The receptor 6 can be immobilized on the sensitive membrane 2 by, for example, adding a modifying group to the receptor 6 and / or the sensitive membrane 2 and binding the two by chemical synthesis. The state in which the receptor 6 is fixed to the sensitive membrane 2 indicates a state in which the receptor 6 is chemically bonded to the sensitive membrane 2.

In addition to the receptor 6, a blocking agent (not shown) may be arranged on the surface 2a of the sensitive film 2 so as to cover the surface 2a. As the blocking agent, for example, metal oxides (Al ₂ O ₃ , HfO _2, etc.), proteins, organic molecules, lipid membranes, peptides, nucleic acids and the like can be used. By providing such a blocking agent, it is possible to prevent the non-target substance 11 (for example, contaminants) contained in the gas sample 9 from binding to the surface of the sensitive film 2.

The liquid film 7 is arranged on the surface 2a of the sensitive film 2 so as to cover the receptor 6. The liquid film 7 is, for example, a water-soluble liquid such as water, physiological water, or a buffer solution, and acts as a medium for carrying the target substance 8 contained in the gas sample 9 to the receptor 6. Further, since the liquid film 7 is arranged so as to cover the receptor 6, degeneration or damage due to drying of the receptor 6 can be prevented.

The liquid film 7 has a thickness of 0.5 μm or more and 10.0 μm or less. The thickness of the liquid film 7 refers to, for example, the shortest distance from the surface 2a of the sensitive film 2 to the interface between the liquid film 7 and the gas in FIG. When the thickness of the liquid film 7 is less than 0.5 μm, the reach of the target substance 8 contained in the gas sample 9 to the receptor 6 is shortened, and the sensitivity of the chemical sensor can be improved, but the liquid film 7 is formed. Drying may prevent denaturation or damage to the receptor 6 due to drying. On the other hand, when the thickness of the liquid film 7 exceeds 10.0 μm, the reach of the target substance 8 contained in the gas sample 9 to the receptor 6 becomes long, and it becomes difficult for the target substance 8 to reach the receptor 6. , The sensitivity of the chemical sensor may decrease. The thickness of the liquid film 7 is preferably, for example, 0.5 μm or more and 5.0 μm or less.
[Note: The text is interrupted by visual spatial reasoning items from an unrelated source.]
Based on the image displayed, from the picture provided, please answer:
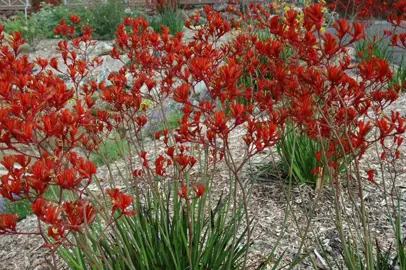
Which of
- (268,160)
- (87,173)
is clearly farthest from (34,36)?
(87,173)

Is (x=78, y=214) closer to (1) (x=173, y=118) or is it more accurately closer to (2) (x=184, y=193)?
(2) (x=184, y=193)

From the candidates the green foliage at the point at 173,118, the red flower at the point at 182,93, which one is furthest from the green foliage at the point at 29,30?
the red flower at the point at 182,93

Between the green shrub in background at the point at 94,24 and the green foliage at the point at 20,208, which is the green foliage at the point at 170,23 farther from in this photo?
the green foliage at the point at 20,208

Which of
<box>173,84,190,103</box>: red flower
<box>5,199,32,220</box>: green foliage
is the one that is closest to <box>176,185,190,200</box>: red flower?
<box>173,84,190,103</box>: red flower

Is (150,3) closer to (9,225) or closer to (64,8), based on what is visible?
(64,8)

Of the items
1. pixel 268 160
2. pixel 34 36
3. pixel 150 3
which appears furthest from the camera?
pixel 150 3

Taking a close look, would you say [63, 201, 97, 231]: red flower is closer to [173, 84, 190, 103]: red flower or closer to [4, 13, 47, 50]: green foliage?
[173, 84, 190, 103]: red flower

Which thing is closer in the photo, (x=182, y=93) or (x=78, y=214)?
(x=78, y=214)

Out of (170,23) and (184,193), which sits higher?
(184,193)

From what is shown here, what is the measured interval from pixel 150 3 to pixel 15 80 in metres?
11.5

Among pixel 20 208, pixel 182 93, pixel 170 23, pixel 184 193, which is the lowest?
pixel 20 208

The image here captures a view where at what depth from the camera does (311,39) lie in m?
1.79

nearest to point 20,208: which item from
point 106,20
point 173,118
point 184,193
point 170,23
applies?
point 173,118

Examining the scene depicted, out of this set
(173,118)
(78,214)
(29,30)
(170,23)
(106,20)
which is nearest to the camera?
(78,214)
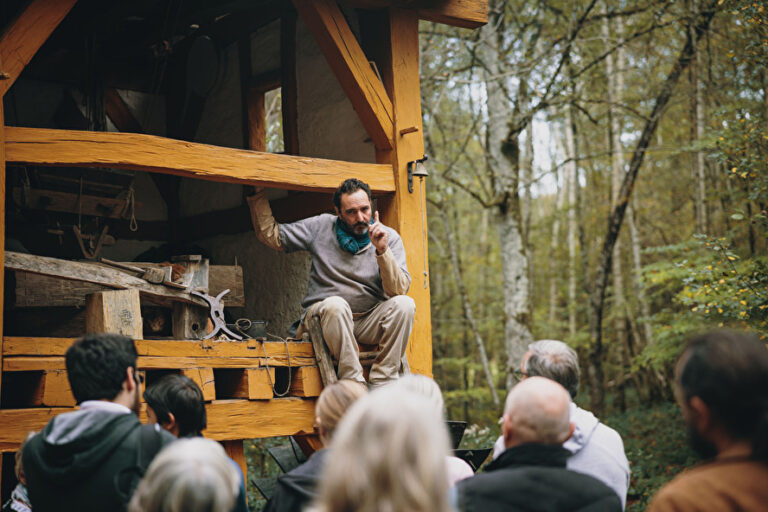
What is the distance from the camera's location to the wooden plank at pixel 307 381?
17.1 ft

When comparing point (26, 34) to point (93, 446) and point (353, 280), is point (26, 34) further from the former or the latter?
point (93, 446)

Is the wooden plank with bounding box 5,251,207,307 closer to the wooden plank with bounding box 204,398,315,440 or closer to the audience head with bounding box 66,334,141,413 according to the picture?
the wooden plank with bounding box 204,398,315,440

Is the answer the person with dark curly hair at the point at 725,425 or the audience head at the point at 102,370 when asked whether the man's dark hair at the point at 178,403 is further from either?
the person with dark curly hair at the point at 725,425

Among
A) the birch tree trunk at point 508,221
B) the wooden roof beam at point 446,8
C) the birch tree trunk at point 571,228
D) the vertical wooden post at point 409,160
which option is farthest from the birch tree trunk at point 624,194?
the birch tree trunk at point 571,228

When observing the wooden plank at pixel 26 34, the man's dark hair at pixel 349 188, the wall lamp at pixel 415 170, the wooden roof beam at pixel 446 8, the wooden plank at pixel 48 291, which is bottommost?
the wooden plank at pixel 48 291

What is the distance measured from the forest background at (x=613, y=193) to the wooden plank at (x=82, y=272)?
4779mm

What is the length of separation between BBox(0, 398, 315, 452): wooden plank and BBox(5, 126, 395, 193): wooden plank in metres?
1.63

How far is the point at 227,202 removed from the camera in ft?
27.5

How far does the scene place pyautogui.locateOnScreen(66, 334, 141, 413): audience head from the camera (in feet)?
8.96

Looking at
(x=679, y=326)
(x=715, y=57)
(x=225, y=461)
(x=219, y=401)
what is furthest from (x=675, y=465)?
(x=225, y=461)

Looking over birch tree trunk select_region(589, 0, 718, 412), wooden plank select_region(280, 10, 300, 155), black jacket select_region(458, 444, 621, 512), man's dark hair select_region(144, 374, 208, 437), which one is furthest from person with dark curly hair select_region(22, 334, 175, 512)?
birch tree trunk select_region(589, 0, 718, 412)


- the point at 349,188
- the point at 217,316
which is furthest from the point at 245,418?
the point at 349,188

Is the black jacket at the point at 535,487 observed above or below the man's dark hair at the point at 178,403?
below

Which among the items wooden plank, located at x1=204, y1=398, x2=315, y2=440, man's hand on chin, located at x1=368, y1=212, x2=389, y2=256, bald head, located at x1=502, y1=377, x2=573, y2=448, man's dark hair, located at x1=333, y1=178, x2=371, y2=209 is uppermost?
man's dark hair, located at x1=333, y1=178, x2=371, y2=209
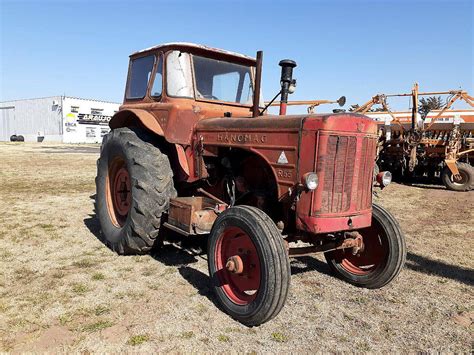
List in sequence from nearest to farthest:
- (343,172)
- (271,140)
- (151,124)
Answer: (343,172) < (271,140) < (151,124)

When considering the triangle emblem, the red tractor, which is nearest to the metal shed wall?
the red tractor

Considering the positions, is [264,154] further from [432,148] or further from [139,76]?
[432,148]

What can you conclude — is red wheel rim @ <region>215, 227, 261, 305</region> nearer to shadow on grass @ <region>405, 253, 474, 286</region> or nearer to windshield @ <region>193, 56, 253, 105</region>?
windshield @ <region>193, 56, 253, 105</region>

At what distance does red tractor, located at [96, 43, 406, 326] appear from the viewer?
3.12m

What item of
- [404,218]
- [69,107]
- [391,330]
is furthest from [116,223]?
[69,107]

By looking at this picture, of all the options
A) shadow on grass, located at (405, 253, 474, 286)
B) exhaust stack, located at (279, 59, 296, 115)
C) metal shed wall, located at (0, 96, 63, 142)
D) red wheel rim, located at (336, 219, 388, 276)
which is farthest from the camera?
metal shed wall, located at (0, 96, 63, 142)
The target substance 8 is a substance contained in a gas and can be a ligand for an animal olfactory receptor. The target substance 8 is, for example, a volatile organic compound (VOC) such as an odorant substance or a pheromone substance. The target substance 8 is, for example, alcohols, esters, aldehydes, ketones, and the like, but is not limited thereto. Most of such target substances 8 are substances having low solubility in water.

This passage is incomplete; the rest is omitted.